[PATCH 3/3] nvkm: handle the return of large RPC

Thu Oct 17 11:29:08 UTC 2024

On Thu, Oct 17, 2024 at 12:19:22AM -0700, Zhi Wang wrote:
> The max RPC size is 16 pages (including the RPC header). To send an RPC
> larger than 16 pages, nvkm should split it into multiple RPCs and send
> it accordingly. The first of the split RPCs has the expected function
> number, while the rest of the split RPCs are sent with function number
> as NV_VGPU_MSG_FUNCTION_CONTINUATION_RECORD. GSP will consume the split
> RPCs from the cmdq and always write the result back to the msgq. The
> result is also formed as split RPCs.
> 
> However, NVKM is able to send split RPC when dealing with large RPCs,
> but totally not aware of handling the return of the large RPCs, which
> are the split RPC in the msgq. Thus, it keeps dumping the unknown RPC
> messages from msgq, which is actually CONTINUATION_RECORD message,
> discard them unexpectly. Thus, the caller will not be able to consume
> the result from GSP.
> 
> Introduce the handling of split RPCs on the msgq path. Slightly
> re-factor the low-level part of receiving RPCs from the msgq, RPC
> vehicle handling to merge the split RPCs back into a large RPC before
> handling it to the upper level. Thus, the upper-level of RPC APIs don't
> need to be heavily changed.
> 
> Signed-off-by: Zhi Wang <zhiw at nvidia.com>
> ---
>  .../gpu/drm/nouveau/nvkm/subdev/gsp/r535.c    | 237 +++++++++++++-----
>  1 file changed, 177 insertions(+), 60 deletions(-)
> 
> diff --git a/drivers/gpu/drm/nouveau/nvkm/subdev/gsp/r535.c b/drivers/gpu/drm/nouveau/nvkm/subdev/gsp/r535.c
> index 50ae56013344..9c422644c9e7 100644
> --- a/drivers/gpu/drm/nouveau/nvkm/subdev/gsp/r535.c
> +++ b/drivers/gpu/drm/nouveau/nvkm/subdev/gsp/r535.c
> @@ -72,6 +72,21 @@ struct r535_gsp_msg {
>  
>  #define GSP_MSG_HDR_SIZE offsetof(struct r535_gsp_msg, data)
>  
> +struct nvfw_gsp_rpc {
> +	u32 header_version;
> +	u32 signature;
> +	u32 length;
> +	u32 function;
> +	u32 rpc_result;
> +	u32 rpc_result_private;
> +	u32 sequence;
> +	union {
> +		u32 spare;
> +		u32 cpuRmGfid;
> +	};
> +	u8  data[];
> +};
> +
>  static int
>  r535_rpc_status_to_errno(uint32_t rpc_status)
>  {
> @@ -86,16 +101,34 @@ r535_rpc_status_to_errno(uint32_t rpc_status)
>  	}
>  }
>  
> +struct gsp_msgq_recv_args {

Since we're adding the necessary documentation to this structure please make
them proper kernel doc comments [1].

Please also make sure to explain things a bit more in detail.

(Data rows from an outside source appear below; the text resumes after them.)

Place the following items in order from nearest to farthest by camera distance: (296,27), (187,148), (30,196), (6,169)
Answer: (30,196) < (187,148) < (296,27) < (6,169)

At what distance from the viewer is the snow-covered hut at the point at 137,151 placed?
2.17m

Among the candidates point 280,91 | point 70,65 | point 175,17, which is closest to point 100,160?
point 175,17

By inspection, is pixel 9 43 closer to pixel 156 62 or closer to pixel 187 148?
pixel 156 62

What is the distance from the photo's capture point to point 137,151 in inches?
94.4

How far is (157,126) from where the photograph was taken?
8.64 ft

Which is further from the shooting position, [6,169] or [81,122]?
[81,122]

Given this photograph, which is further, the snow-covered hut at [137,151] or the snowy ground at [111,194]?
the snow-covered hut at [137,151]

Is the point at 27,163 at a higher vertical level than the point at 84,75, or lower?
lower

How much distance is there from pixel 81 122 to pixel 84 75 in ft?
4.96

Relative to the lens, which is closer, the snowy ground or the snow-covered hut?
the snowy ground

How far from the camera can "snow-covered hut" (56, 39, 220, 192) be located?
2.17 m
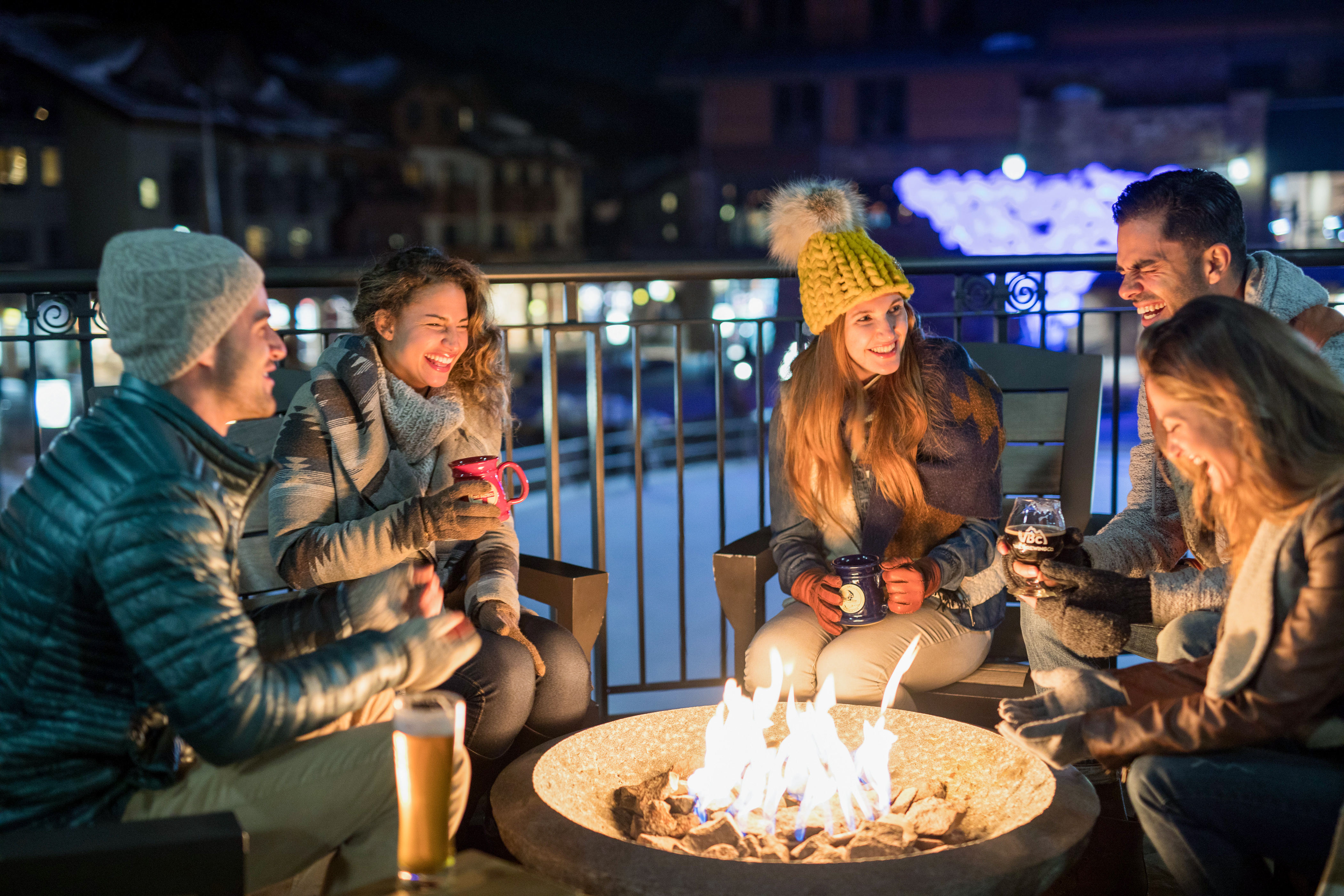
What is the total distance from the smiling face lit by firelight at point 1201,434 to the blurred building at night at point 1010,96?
77.8ft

For you NVIDIA folks it's likely way easier to understand the code, since you
probably have existing documentation of the GSP interface, are involved in the
design of the interface in the first place, etc.

Try to think about what's necessary for new people joining the project to
understand the code.

[1] https://docs.kernel.org/doc-guide/kernel-doc.html

> +	/* timeout in us */
> +	int time;

This is misleading, it's not really the time, but the number of sleep cycles.
It's just that the current cycle is set to usleep_range(1, 2).

Maybe we want to name it "retries", "retry_count", or just "retry" instead?

Besides that, do you see a need to continuously decrease the retry count at all?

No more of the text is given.